● **WHAT THIS EXERCISE ASKS**:
(1) Translate this sentence from the article about Nazanin Zaghari-Ratcliffe into Spanish: "Efforts to strike a nuclear agreement with Iran have been going on for many years."
(2) In the records, reproduce word for word the lines that begin at the line containing "If you had to" and run through the final line of the records.

● **GIVEN TEXT**:
In March 2021, she was released from house arrest but she was summoned to court again on the new charge of 'propaganda against Iran'.
In April 2021, she was then sentenced to a new one-year term in jail. However that sentence has not yet started and she is banned from leaving the country.
Her MP Tulip Siddiq confirmed today that Zaghari-Ratcliffe's British passport has been returned. with a British negotiating team believed to be in Tehran.
Local reports said she would likely return to London via Muscat following a phone call between Iran's foreign minister and his Omani counterpart.
Iranian officials did not comment when asked whether the amount has been paid by Britain as reported by some Iranian outlets.
There are also claims fellow British-Iranian prisoner Anoosheh Ashoori could be released in the coming days.
Ms Siddiq said: 'I am very pleased to say that Nazanin Zaghari-Ratcliffe has been given her British passport back,
'She is still at her family home in Tehran. I also understand that there is a British negotiating team in Tehran right now.'
Sacha Deshmukh, Amnesty International UK's chief executive, warned that the latest reports should be treated with caution as there had been 'false dawn after false dawn' in the long-running process.
He said: 'We sincerely hope these reports are correct.
'The detainees and their families have been suffering for years, and a resolution can't come quickly enough.
'It's been clear for a long time that the Iranian authorities have been targeting foreign nationals with spurious national security-related charges to exert diplomatic pressure.
'In the past we've had false dawn after false dawn over possible breakthroughs, so it's only right to be cautious at the moment.'
Mr Ratcliffe, pictured, has spent 21 days camped outside the Foreign, Commonwealth and Development Office without food
Mr Ratcliffe, the husband of Iranian detainee Nazanin Zaghari-Ratcliffe, ended his hunger strike because he said the pair's daughter 'needs two parents'
Mr Ratcliffe said he was starting to get pains in his feet overnight, and after a chat with a doctor the decision was made to end the hunger strike
Efforts to strike a nuclear agreement with Iran have been going on for many years.
The so-called 'P5 plus one' group of powers, including the US, Britain and Russia, have been engaging with Tehran.
A deal was sealed when Barack Obama was president, but collapsed when Donald Trump took over in the White House.
Another pact has seemed close for several weeks, but Russia has been holding up the process by insisting its relations with Iran are not subject to the international sanctions over the invasion of Ukraine.
Tory MP Bob Seely, a member of the Foreign Affairs Committee, told MailOnline: 'I'm not sure exactly where it is going to lead but I do think one of the fallouts from Russia is that there will be a renewed emphasis on getting some kind of deal and understanding with Iran.
'This war clearly is reshaping the world and if you look at what is happening, with Boris off to Saudi, I think there are lots of things that are going to be playing out in the months to come.'
'For sure if you can get a lot of it back up and running and in, potentially very important.

Entries taken from a collection:
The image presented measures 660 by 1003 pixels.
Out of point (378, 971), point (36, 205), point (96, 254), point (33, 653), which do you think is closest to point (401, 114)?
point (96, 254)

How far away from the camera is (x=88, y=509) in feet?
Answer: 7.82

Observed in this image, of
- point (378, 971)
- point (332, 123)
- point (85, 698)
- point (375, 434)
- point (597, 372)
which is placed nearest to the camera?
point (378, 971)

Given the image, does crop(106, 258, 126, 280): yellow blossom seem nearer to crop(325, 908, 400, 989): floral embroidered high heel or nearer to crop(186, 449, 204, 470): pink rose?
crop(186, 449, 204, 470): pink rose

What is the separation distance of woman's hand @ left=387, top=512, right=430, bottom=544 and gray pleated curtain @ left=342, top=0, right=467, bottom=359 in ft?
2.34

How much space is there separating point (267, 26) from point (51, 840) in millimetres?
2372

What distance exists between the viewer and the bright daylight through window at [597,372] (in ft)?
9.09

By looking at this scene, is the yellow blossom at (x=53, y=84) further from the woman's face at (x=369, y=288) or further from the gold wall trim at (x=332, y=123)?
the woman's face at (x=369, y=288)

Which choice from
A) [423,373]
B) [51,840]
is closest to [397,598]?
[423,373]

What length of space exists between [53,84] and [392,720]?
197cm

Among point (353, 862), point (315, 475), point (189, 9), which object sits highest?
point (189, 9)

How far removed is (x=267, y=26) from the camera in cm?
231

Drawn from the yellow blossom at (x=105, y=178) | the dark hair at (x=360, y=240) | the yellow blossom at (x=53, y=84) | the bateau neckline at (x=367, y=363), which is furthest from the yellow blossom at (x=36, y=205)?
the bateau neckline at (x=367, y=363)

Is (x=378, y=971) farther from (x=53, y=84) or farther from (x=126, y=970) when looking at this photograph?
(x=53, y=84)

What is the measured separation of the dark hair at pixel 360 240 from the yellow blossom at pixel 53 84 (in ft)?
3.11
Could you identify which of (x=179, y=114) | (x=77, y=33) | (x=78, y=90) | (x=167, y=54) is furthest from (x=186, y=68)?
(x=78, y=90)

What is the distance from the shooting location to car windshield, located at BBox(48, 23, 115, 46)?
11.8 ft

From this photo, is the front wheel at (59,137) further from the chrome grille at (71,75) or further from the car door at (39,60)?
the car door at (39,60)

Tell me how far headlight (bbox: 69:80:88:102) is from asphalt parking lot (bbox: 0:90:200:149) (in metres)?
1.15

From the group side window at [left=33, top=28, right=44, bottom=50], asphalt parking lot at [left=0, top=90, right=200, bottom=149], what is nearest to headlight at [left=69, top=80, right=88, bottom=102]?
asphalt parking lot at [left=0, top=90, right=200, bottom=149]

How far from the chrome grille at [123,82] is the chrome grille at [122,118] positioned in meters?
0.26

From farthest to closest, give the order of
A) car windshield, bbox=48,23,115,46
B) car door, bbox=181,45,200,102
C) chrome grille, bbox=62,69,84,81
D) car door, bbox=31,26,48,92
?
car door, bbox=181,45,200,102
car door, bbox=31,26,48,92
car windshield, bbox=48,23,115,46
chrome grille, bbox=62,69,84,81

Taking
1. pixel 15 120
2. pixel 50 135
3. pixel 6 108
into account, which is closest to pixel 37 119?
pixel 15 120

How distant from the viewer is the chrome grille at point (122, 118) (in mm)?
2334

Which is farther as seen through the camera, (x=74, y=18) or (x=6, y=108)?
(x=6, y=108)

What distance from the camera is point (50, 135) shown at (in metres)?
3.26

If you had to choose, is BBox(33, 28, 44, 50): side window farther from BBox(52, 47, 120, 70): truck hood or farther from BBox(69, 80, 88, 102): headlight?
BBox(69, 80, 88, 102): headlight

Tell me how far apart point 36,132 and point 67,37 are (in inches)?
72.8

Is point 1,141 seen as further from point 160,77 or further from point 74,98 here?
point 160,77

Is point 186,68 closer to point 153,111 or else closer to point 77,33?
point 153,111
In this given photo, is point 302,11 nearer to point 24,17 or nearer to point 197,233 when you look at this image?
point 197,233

● **CORRECT ANSWERS**:
(1) Los esfuerzos para alcanzar un acuerdo nuclear con Irán llevan muchos años en marcha.

(2)
If you had to choose, is BBox(33, 28, 44, 50): side window farther from BBox(52, 47, 120, 70): truck hood or farther from BBox(69, 80, 88, 102): headlight?
BBox(69, 80, 88, 102): headlight

Tell me how far apart point 36,132 and point 67,37 are (in inches)?
72.8

Is point 1,141 seen as further from point 160,77 or further from point 74,98 here?
point 160,77

Is point 186,68 closer to point 153,111 or else closer to point 77,33?
point 153,111
In this given photo, is point 302,11 nearer to point 24,17 or nearer to point 197,233 when you look at this image?
point 197,233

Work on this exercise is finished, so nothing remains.